Lis patted her pocket where she’d stuffed the bloody gauze pad wrapped in the Latex glove and returned to Miss Sorrel’s bedside. When her mother dropped back to sleep, Lis used her phone to look up a local DNA testing services lab and called them. She was put on hold to the strains of “Für Elise.” Finally a woman picked up. “Laurel Bay Testing Services. How can I help you?”
“Do you analyze blood for DNA to see if two people are related?”
“A paternity test?” the woman asked.
“No. Sisters.”
“A siblingship test. Of course. We need a DNA sample from both individuals and a maternal sample as well.” She went on to say that expedited test results came back in three business days. Payment in advance. Lis
could bring in the samples any time, weekdays until six, Saturday until five. “Unless, of course, you need a legal DNA test.”
“Excuse me?” Would the other test results she got be illegal?
“If you need to present the results in court for something like child support or to claim an inheritance, then you also need to have written consent from the donors and a documented chain of custody. Best if they come in and we take the samples on-site, then there’s no question.”
“It’s a private family matter,” Lis said.
“Of course. At Laurel Bay, we understand that. DNA testing is always a private matter, and you can rest assured we will exercise the utmost discretion with your test results. We have counselors on-site . . .”
Lis tuned out. Sounded like a canned speech, upselling add-on services. But she appreciated the sentiment. Privacy mattered to her, too, and for Jenny it was paramount.
“How much does it cost?” Lis asked when the woman took a breath.
It wasn’t cheap. Expedited results for a siblingship test were $550. All Lis had to do was fill out the forms and drop off the samples. She had Jenny’s blood, she could help herself to a hair from Miss Sorrel’s hairbrush, as long as it had the hair follicle. The lab would swab her cheek at no extra cost when she got there. “Just takes a few seconds,” the woman on the phone assured her. They were open until six.
“Just one more question. How certain are the results?”
“If you provide usable DNA samples, results will be conclusive.”
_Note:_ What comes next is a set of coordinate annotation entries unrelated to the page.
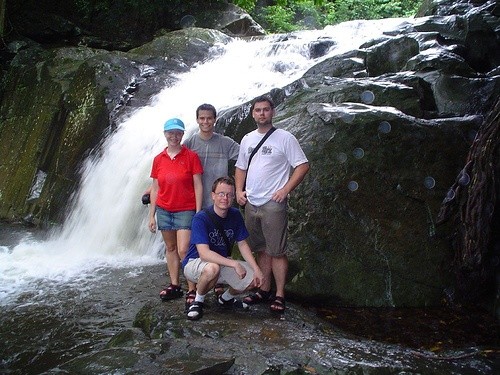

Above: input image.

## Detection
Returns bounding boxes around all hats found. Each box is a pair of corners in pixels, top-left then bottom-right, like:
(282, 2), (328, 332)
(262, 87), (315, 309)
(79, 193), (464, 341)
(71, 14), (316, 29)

(164, 118), (185, 131)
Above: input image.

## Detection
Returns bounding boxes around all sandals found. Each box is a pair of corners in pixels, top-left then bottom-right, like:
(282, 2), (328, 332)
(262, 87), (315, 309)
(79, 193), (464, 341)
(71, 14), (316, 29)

(270, 296), (286, 313)
(186, 302), (204, 319)
(243, 289), (272, 305)
(186, 290), (196, 304)
(218, 295), (249, 310)
(159, 282), (184, 300)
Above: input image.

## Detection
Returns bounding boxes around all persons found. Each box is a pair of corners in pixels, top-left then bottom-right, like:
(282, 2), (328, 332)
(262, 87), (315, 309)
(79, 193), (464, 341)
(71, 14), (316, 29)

(181, 178), (264, 320)
(144, 105), (240, 209)
(147, 118), (203, 307)
(234, 95), (309, 312)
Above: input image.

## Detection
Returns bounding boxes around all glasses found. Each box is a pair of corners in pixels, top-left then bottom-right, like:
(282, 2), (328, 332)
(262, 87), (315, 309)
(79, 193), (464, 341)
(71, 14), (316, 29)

(213, 192), (235, 198)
A chill went down Lis’s spine as she hung up. How many things in life could you say that about?
22
“I didn’t know Bonsecours had its own forensics lab,” Vanessa said as Officer Frank held open the door marked forensics on the second floor of the police station.
“We’ve got our own lab and a small in-house staff,” Frank said. “We don’t have the resources to analyze DNA, though. We send that to the state lab in Columbia for testing. Of course we’ll send over Jenny Richards’s sample to see if it matches Janey’s.”